#### Document extract:
----------------

在numpy向量中找到最频繁的数字

Question 1

Suppose I have the following list in python:

a = [1,2,3,1,2,1,1,1,3,2,2,1]

How to find the most frequent number in this list in a neat way?

Question 2

If your list contains all non-negative ints, you should take a look at numpy.bincounts:

http://docs.scipy.org/doc/numpy/reference/generated/numpy.bincount.html

and then probably use np.argmax:

a = np.array([1,2,3,1,2,1,1,1,3,2,2,1])
counts = np.bincount(a)
print(np.argmax(counts))

For a more complicated list (that perhaps contains negative numbers or non-integer values), you can use np.histogram in a similar way. Alternatively, if you just want to work in python without using numpy, collections.Counter is a good way of handling this sort of data.

from collections import Counter
a = [1,2,3,1,2,1,1,1,3,2,2,1]
b = Counter(a)
print(b.most_common(1))

Question 3

You may use

(values,counts) = np.unique(a,return_counts=True)
ind=np.argmax(counts)
print values[ind]  # prints the most frequent element

If some element is as frequent as another one, this code will return only the first element.

Question 4

If you’re willing to use SciPy:

>>> from scipy.stats import mode
>>> mode([1,2,3,1,2,1,1,1,3,2,2,1])
(array([ 1.]), array([ 6.]))
>>> most_frequent = mode([1,2,3,1,2,1,1,1,3,2,2,1])[0][0]
>>> most_frequent
1.0

Question 5

Performances (using iPython) for some solutions found here:

>>> # small array
>>> a = [12,3,65,33,12,3,123,888000]
>>> 
>>> import collections
>>> collections.Counter(a).most_common()[0][0]
3
>>> %timeit collections.Counter(a).most_common()[0][0]
100000 loops, best of 3: 11.3 µs per loop
>>> 
>>> import numpy
>>> numpy.bincount(a).argmax()
3
>>> %timeit numpy.bincount(a).argmax()
100 loops, best of 3: 2.84 ms per loop
>>> 
>>> import scipy.stats
>>> scipy.stats.mode(a)[0][0]
3.0
>>> %timeit scipy.stats.mode(a)[0][0]
10000 loops, best of 3: 172 µs per loop
>>> 
>>> from collections import defaultdict
>>> def jjc(l):
...     d = defaultdict(int)
...     for i in a:
...         d[i] += 1
...     return sorted(d.iteritems(), key=lambda x: x[1], reverse=True)[0]
... 
>>> jjc(a)[0]
3
>>> %timeit jjc(a)[0]
100000 loops, best of 3: 5.58 µs per loop
>>> 
>>> max(map(lambda val: (a.count(val), val), set(a)))[1]
12
>>> %timeit max(map(lambda val: (a.count(val), val), set(a)))[1]
100000 loops, best of 3: 4.11 µs per loop
>>>

Best is ‘max’ with ‘set’ for small arrays like the problem.

----------------

#### Record set:
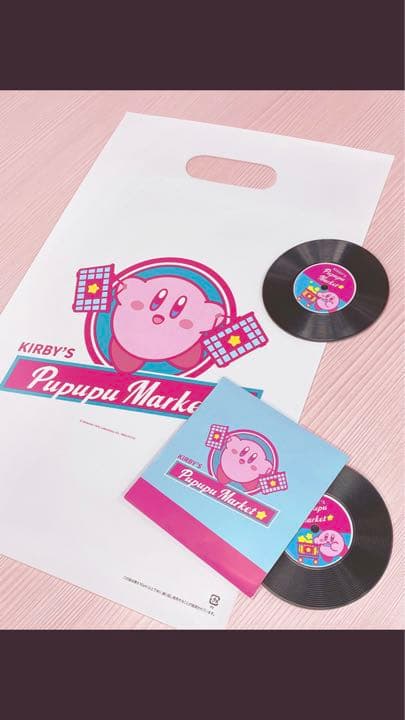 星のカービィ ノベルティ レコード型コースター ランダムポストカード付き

----------------

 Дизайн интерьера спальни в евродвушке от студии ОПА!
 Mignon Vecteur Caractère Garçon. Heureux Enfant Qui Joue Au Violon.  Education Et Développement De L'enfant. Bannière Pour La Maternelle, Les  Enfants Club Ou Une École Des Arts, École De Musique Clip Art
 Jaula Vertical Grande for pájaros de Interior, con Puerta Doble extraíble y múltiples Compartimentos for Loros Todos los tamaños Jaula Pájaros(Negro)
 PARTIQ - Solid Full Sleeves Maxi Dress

----------------

#### Task to carry out:
Copy the thread on finding the most frequent number, starting with "from collections import Counter" and going on through "ind=np.argmax(counts)", replacing "ind" with "idx" each time it occurs.

#### Exercise output:
from collections import Counter
a = [1,2,3,1,2,1,1,1,3,2,2,1]
b = Counter(a)
print(b.most_common(1))

Question 3

You may use

(values,counts) = np.unique(a,return_counts=True)
idx=np.argmax(counts)